Jetzt traf sich Bürgermeister Thomas Schreitmüller mit Vereinsvertretern. Dazu zählt auch Klaus Maak. Er und seine Frau sind Eigner der Kate, die im Erdgeschoss einen 70 Quadratmeter großen Mehrzweckraum hat. Dieser wird stundenweise vermietet. „Es war ein harmonisches Treffen“, sagt der Verwaltungschef. Vor zwei Jahren hatte er bereits Konditionen abgeklopft. Diesmal wurde nicht über Geld geredet. „Es geht erst einmal darum, die Nutzungstage zu definieren“, so Schreitmüller. Noch in diesem Monat soll es konkreter werden. „Ich bin guter Dinge.“

In zwei Wochen schaut sich der Verein mit einem Rathausmitarbeiter die ehemalige Hausmeisterwohnung an, wo Utensilien wie eine Bierzeltgarnitur abgestellt werden können. Vorstandsmitglied Klaus-Peter Leiste sagt: „Das ist ein sehr gutes Angebot der Gemeinde. Wir freuen uns, dass wir eine Lösung gefunden haben.“ Der Bürgerverein ist also einverstanden, auch wenn er sein Angebot nicht Eins zu Eins übernehmen kann. „Musikabende mit Lautsprecher und Bass sind in der Rhabarberkate wegen der Nähe zu den Wohnhäusern nicht möglich“, sagt Leiste. Man werde aber flexibel sein. Wichtig seien feste Termine für den Klönschnack, der jetzt immer am ersten und dritten Donnerstag eines Monats ist, um 19.30 Uhr beginnt und rund zweieinhalb Stunden dauert.

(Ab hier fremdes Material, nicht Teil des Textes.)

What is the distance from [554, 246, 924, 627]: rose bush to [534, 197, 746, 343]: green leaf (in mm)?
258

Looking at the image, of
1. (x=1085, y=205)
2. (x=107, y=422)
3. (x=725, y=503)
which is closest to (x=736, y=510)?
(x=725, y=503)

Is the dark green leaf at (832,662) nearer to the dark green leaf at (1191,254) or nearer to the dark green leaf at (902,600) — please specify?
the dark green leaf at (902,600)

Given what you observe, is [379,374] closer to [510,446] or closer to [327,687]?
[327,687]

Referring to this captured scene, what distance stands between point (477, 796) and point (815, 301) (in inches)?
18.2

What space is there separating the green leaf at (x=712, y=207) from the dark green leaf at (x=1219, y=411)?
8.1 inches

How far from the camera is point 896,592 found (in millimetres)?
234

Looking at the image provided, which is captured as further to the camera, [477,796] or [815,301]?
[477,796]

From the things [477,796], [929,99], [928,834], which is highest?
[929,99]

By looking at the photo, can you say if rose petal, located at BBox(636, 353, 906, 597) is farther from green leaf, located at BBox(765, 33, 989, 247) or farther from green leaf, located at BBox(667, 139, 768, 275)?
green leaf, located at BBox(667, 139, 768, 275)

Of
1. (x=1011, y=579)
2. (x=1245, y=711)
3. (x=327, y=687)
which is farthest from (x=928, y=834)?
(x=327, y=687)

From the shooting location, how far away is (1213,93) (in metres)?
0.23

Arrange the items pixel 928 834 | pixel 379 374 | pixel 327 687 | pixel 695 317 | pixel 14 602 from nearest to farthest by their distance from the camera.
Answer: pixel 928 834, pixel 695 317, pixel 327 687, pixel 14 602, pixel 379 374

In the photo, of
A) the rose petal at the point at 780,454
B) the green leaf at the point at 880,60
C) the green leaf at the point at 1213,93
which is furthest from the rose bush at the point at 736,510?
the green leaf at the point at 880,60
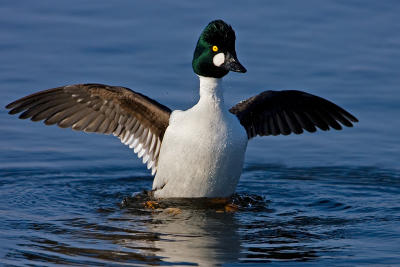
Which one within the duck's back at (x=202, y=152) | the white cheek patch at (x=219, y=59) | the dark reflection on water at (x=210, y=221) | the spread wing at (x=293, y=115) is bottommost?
Answer: the dark reflection on water at (x=210, y=221)

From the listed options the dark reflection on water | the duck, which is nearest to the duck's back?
the duck

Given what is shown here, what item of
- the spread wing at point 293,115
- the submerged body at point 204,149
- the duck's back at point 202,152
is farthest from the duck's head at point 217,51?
the spread wing at point 293,115

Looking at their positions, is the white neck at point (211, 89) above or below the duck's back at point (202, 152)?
above

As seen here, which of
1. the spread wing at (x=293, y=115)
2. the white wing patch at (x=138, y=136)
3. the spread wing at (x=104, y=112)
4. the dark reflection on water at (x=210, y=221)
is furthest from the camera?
the spread wing at (x=293, y=115)

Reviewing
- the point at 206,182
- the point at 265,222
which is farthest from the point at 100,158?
the point at 265,222

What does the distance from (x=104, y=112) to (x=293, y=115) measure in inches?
84.1

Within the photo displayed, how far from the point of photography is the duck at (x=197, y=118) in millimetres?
9117

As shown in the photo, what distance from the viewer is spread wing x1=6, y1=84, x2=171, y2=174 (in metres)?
9.66

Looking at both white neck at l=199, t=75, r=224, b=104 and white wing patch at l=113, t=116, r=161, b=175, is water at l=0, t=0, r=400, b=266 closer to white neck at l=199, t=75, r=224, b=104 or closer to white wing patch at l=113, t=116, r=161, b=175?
white wing patch at l=113, t=116, r=161, b=175

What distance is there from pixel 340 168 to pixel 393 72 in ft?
8.74

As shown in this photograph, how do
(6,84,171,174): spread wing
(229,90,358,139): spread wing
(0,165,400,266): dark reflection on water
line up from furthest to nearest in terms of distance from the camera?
1. (229,90,358,139): spread wing
2. (6,84,171,174): spread wing
3. (0,165,400,266): dark reflection on water

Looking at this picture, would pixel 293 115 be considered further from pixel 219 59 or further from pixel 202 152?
pixel 202 152

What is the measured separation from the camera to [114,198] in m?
9.92

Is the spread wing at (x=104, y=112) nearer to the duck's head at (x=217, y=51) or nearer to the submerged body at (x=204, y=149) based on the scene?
the submerged body at (x=204, y=149)
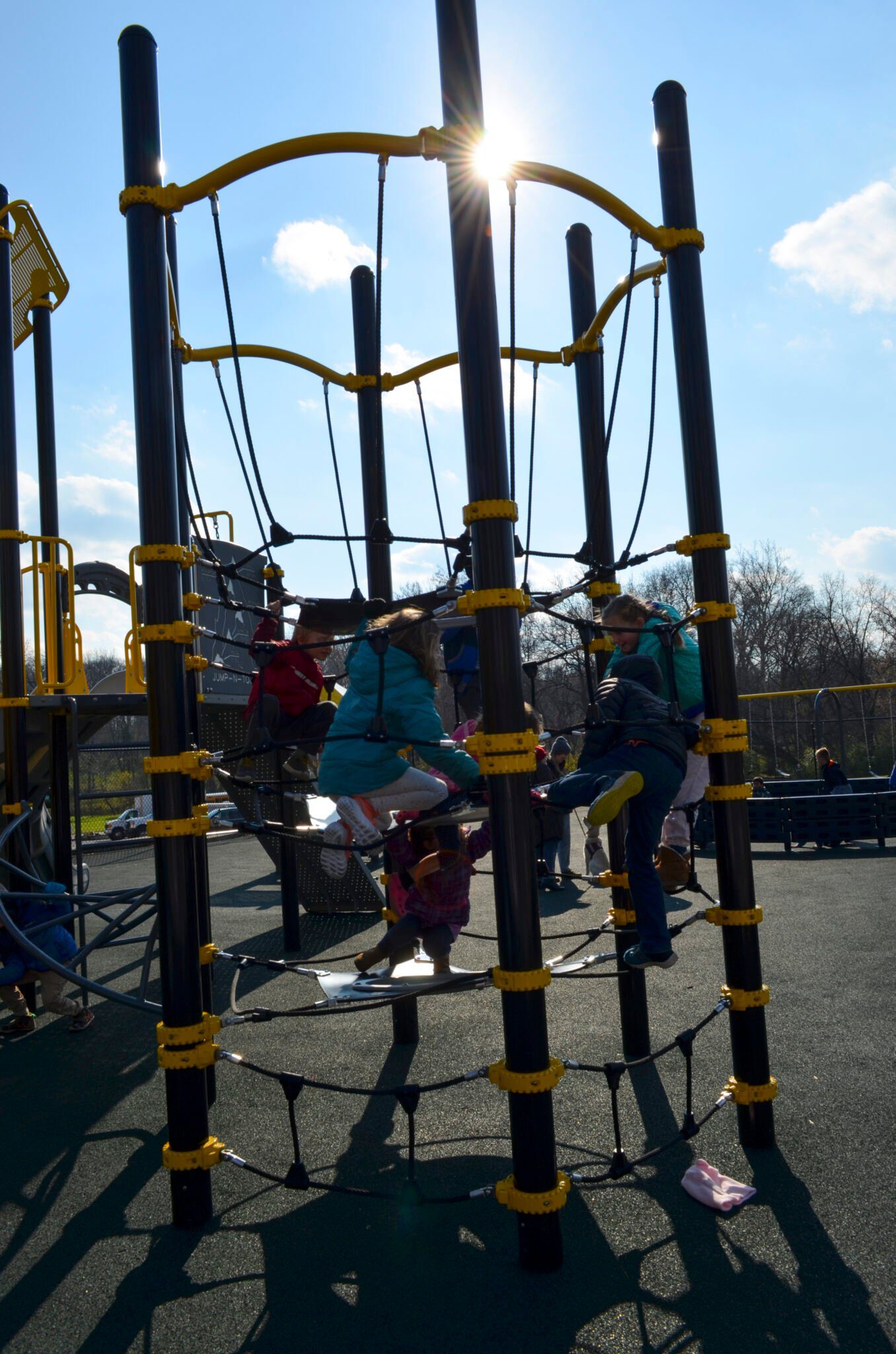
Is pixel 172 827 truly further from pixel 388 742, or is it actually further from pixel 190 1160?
pixel 190 1160

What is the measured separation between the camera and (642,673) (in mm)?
3836

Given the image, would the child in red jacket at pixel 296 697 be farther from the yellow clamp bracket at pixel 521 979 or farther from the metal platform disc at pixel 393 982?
the yellow clamp bracket at pixel 521 979

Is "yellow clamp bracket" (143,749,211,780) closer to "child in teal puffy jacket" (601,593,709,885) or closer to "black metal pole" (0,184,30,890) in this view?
"child in teal puffy jacket" (601,593,709,885)

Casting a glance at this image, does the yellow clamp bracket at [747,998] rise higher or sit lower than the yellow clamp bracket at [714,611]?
lower

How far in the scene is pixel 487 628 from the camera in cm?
283

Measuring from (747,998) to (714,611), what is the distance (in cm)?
148

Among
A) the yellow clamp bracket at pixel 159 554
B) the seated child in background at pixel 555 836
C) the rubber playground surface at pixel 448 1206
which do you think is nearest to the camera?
the rubber playground surface at pixel 448 1206

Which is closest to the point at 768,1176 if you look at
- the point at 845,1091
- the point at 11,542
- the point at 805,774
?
the point at 845,1091

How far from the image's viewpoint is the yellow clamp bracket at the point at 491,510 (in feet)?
9.29

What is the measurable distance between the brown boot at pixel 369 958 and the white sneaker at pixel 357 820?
30.4 inches

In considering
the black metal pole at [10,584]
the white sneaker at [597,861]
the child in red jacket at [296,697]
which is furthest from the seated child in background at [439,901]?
the white sneaker at [597,861]

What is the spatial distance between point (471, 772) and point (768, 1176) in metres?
1.71

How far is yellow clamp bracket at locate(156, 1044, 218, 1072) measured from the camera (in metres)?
3.13

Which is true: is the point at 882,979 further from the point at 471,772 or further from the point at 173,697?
the point at 173,697
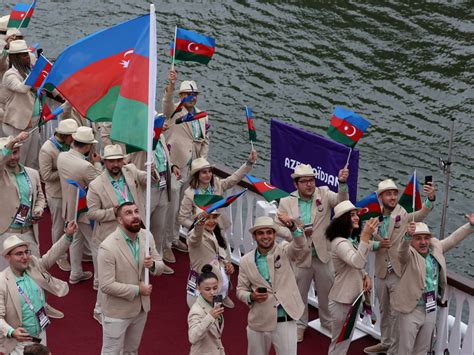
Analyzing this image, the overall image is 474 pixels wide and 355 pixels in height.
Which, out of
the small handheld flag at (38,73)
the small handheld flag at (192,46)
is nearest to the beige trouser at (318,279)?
the small handheld flag at (192,46)

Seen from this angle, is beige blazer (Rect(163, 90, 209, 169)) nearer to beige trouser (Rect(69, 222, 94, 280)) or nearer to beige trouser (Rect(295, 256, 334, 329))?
beige trouser (Rect(69, 222, 94, 280))

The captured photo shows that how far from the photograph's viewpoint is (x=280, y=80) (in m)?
25.2

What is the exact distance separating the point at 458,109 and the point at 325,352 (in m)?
12.2

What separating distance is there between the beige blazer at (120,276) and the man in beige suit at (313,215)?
1.96m

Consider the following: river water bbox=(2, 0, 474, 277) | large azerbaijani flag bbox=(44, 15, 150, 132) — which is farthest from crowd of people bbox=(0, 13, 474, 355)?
river water bbox=(2, 0, 474, 277)

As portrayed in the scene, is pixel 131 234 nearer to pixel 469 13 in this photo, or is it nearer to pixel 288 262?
pixel 288 262

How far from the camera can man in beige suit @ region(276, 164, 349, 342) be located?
39.4 feet

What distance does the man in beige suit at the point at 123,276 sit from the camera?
413 inches

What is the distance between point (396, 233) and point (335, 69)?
549 inches

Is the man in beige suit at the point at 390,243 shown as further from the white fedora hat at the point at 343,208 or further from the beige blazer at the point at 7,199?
the beige blazer at the point at 7,199

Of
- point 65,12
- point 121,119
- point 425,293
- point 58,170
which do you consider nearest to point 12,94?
point 58,170

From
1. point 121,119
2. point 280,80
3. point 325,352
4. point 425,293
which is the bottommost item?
point 280,80

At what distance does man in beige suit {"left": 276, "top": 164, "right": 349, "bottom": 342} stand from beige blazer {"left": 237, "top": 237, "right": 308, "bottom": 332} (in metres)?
1.09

Der 150 Mitglieder zählende Bürgerverein organisiert in diesem Jahr noch drei Wohnzimmerkonzerte im „Willinghus“ und plant eine große Abschiedsparty. Die Rhabarberkate ist für Leiste und seine Mitstreiter nur eine Übergangslösung. Sie wünschen sich ein Dorfgemeinschaftshaus. Ein Gebäude ist auch skizziert. Die Politik hat das Projekt aber bis 2024 zurückgestellt wegen der hohen Schulden Barsbüttels.